Saved entries:
* * *
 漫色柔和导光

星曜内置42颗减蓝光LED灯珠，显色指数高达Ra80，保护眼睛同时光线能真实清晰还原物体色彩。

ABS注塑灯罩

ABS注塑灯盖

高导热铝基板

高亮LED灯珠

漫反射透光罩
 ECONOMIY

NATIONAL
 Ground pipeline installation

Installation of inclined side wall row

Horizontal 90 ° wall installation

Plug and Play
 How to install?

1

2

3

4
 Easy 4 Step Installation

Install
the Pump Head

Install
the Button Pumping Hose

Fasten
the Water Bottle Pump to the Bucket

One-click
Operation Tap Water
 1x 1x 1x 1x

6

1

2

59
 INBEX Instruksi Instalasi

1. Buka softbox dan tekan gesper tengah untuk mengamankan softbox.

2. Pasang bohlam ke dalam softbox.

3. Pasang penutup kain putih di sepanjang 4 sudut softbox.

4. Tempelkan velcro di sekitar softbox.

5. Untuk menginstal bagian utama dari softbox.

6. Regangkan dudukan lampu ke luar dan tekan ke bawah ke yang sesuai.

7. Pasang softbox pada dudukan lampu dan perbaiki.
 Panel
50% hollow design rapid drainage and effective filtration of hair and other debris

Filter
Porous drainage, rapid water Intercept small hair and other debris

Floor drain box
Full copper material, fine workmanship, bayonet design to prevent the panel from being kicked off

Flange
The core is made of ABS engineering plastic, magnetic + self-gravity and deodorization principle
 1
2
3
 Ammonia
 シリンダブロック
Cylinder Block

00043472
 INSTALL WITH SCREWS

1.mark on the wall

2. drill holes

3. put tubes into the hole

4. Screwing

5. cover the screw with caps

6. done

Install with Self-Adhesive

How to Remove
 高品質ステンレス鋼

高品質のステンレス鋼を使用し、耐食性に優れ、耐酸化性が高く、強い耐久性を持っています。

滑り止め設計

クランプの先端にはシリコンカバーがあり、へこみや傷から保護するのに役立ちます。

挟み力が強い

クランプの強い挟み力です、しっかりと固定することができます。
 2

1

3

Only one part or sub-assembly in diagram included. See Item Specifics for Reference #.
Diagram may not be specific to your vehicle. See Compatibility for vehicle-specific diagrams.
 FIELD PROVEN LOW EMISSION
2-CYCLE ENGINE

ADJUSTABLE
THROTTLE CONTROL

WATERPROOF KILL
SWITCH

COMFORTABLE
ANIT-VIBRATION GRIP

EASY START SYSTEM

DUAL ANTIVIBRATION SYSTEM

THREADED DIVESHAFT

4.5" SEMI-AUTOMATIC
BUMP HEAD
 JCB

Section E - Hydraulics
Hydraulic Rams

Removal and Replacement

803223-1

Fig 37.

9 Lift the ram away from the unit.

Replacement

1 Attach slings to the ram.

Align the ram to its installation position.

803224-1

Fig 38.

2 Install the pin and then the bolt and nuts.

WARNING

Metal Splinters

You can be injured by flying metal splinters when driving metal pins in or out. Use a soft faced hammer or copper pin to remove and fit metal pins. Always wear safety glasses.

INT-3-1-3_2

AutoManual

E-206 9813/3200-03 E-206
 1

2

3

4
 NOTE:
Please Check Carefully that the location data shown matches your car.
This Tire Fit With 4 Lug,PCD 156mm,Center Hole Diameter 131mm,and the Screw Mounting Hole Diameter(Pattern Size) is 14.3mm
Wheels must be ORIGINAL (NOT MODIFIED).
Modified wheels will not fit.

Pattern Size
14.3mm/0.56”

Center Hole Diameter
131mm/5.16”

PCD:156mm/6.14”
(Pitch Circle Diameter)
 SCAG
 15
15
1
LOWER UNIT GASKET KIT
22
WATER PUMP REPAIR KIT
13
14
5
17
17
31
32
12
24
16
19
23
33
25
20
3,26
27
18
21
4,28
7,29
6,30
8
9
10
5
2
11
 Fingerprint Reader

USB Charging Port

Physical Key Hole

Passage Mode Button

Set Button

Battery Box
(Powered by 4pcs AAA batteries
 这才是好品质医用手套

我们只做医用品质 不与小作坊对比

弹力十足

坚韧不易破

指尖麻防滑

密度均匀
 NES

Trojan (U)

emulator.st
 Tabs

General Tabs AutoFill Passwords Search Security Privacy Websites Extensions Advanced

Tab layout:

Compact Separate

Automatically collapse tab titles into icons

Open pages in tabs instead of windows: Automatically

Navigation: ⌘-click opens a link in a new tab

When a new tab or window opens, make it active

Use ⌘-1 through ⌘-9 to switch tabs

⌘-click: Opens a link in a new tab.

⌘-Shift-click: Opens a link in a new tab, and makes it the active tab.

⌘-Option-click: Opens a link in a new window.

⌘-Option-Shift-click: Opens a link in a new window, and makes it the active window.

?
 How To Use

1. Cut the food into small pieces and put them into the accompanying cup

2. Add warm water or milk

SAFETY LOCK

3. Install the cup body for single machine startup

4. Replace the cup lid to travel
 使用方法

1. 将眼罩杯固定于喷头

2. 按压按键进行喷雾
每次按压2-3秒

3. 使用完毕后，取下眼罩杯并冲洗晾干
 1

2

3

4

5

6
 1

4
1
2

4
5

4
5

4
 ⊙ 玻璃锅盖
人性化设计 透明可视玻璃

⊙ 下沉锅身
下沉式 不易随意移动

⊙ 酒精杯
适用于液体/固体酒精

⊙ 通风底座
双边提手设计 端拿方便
* * *
Each line of the data should be reproduced exactly as it appears.

Response for this exercise:
 漫色柔和导光

星曜内置42颗减蓝光LED灯珠，显色指数高达Ra80，保护眼睛同时光线能真实清晰还原物体色彩。

ABS注塑灯罩

ABS注塑灯盖

高导热铝基板

高亮LED灯珠

漫反射透光罩
 ECONOMIY

NATIONAL
 Ground pipeline installation

Installation of inclined side wall row

Horizontal 90 ° wall installation

Plug and Play
 How to install?

1

2

3

4
 Easy 4 Step Installation

Install
the Pump Head

Install
the Button Pumping Hose

Fasten
the Water Bottle Pump to the Bucket

One-click
Operation Tap Water
 1x 1x 1x 1x

6

1

2

59
 INBEX Instruksi Instalasi

1. Buka softbox dan tekan gesper tengah untuk mengamankan softbox.

2. Pasang bohlam ke dalam softbox.

3. Pasang penutup kain putih di sepanjang 4 sudut softbox.

4. Tempelkan velcro di sekitar softbox.

5. Untuk menginstal bagian utama dari softbox.

6. Regangkan dudukan lampu ke luar dan tekan ke bawah ke yang sesuai.

7. Pasang softbox pada dudukan lampu dan perbaiki.
 Panel
50% hollow design rapid drainage and effective filtration of hair and other debris

Filter
Porous drainage, rapid water Intercept small hair and other debris

Floor drain box
Full copper material, fine workmanship, bayonet design to prevent the panel from being kicked off

Flange
The core is made of ABS engineering plastic, magnetic + self-gravity and deodorization principle
 1
2
3
 Ammonia
 シリンダブロック
Cylinder Block

00043472
 INSTALL WITH SCREWS

1.mark on the wall

2. drill holes

3. put tubes into the hole

4. Screwing

5. cover the screw with caps

6. done

Install with Self-Adhesive

How to Remove
 高品質ステンレス鋼

高品質のステンレス鋼を使用し、耐食性に優れ、耐酸化性が高く、強い耐久性を持っています。

滑り止め設計

クランプの先端にはシリコンカバーがあり、へこみや傷から保護するのに役立ちます。

挟み力が強い

クランプの強い挟み力です、しっかりと固定することができます。
 2

1

3

Only one part or sub-assembly in diagram included. See Item Specifics for Reference #.
Diagram may not be specific to your vehicle. See Compatibility for vehicle-specific diagrams.
 FIELD PROVEN LOW EMISSION
2-CYCLE ENGINE

ADJUSTABLE
THROTTLE CONTROL

WATERPROOF KILL
SWITCH

COMFORTABLE
ANIT-VIBRATION GRIP

EASY START SYSTEM

DUAL ANTIVIBRATION SYSTEM

THREADED DIVESHAFT

4.5" SEMI-AUTOMATIC
BUMP HEAD
 JCB

Section E - Hydraulics
Hydraulic Rams

Removal and Replacement

803223-1

Fig 37.

9 Lift the ram away from the unit.

Replacement

1 Attach slings to the ram.

Align the ram to its installation position.

803224-1

Fig 38.

2 Install the pin and then the bolt and nuts.

WARNING

Metal Splinters

You can be injured by flying metal splinters when driving metal pins in or out. Use a soft faced hammer or copper pin to remove and fit metal pins. Always wear safety glasses.

INT-3-1-3_2

AutoManual

E-206 9813/3200-03 E-206
 1

2

3

4
 NOTE:
Please Check Carefully that the location data shown matches your car.
This Tire Fit With 4 Lug,PCD 156mm,Center Hole Diameter 131mm,and the Screw Mounting Hole Diameter(Pattern Size) is 14.3mm
Wheels must be ORIGINAL (NOT MODIFIED).
Modified wheels will not fit.

Pattern Size
14.3mm/0.56”

Center Hole Diameter
131mm/5.16”

PCD:156mm/6.14”
(Pitch Circle Diameter)
 SCAG
 15
15
1
LOWER UNIT GASKET KIT
22
WATER PUMP REPAIR KIT
13
14
5
17
17
31
32
12
24
16
19
23
33
25
20
3,26
27
18
21
4,28
7,29
6,30
8
9
10
5
2
11
 Fingerprint Reader

USB Charging Port

Physical Key Hole

Passage Mode Button

Set Button

Battery Box
(Powered by 4pcs AAA batteries
 这才是好品质医用手套

我们只做医用品质 不与小作坊对比

弹力十足

坚韧不易破

指尖麻防滑

密度均匀
 NES

Trojan (U)

emulator.st
 Tabs

General Tabs AutoFill Passwords Search Security Privacy Websites Extensions Advanced

Tab layout:

Compact Separate

Automatically collapse tab titles into icons

Open pages in tabs instead of windows: Automatically

Navigation: ⌘-click opens a link in a new tab

When a new tab or window opens, make it active

Use ⌘-1 through ⌘-9 to switch tabs

⌘-click: Opens a link in a new tab.

⌘-Shift-click: Opens a link in a new tab, and makes it the active tab.

⌘-Option-click: Opens a link in a new window.

⌘-Option-Shift-click: Opens a link in a new window, and makes it the active window.

?
 How To Use

1. Cut the food into small pieces and put them into the accompanying cup

2. Add warm water or milk

SAFETY LOCK

3. Install the cup body for single machine startup

4. Replace the cup lid to travel
 使用方法

1. 将眼罩杯固定于喷头

2. 按压按键进行喷雾
每次按压2-3秒

3. 使用完毕后，取下眼罩杯并冲洗晾干
 1

2

3

4

5

6
 1

4
1
2

4
5

4
5

4
 ⊙ 玻璃锅盖
人性化设计 透明可视玻璃

⊙ 下沉锅身
下沉式 不易随意移动

⊙ 酒精杯
适用于液体/固体酒精

⊙ 通风底座
双边提手设计 端拿方便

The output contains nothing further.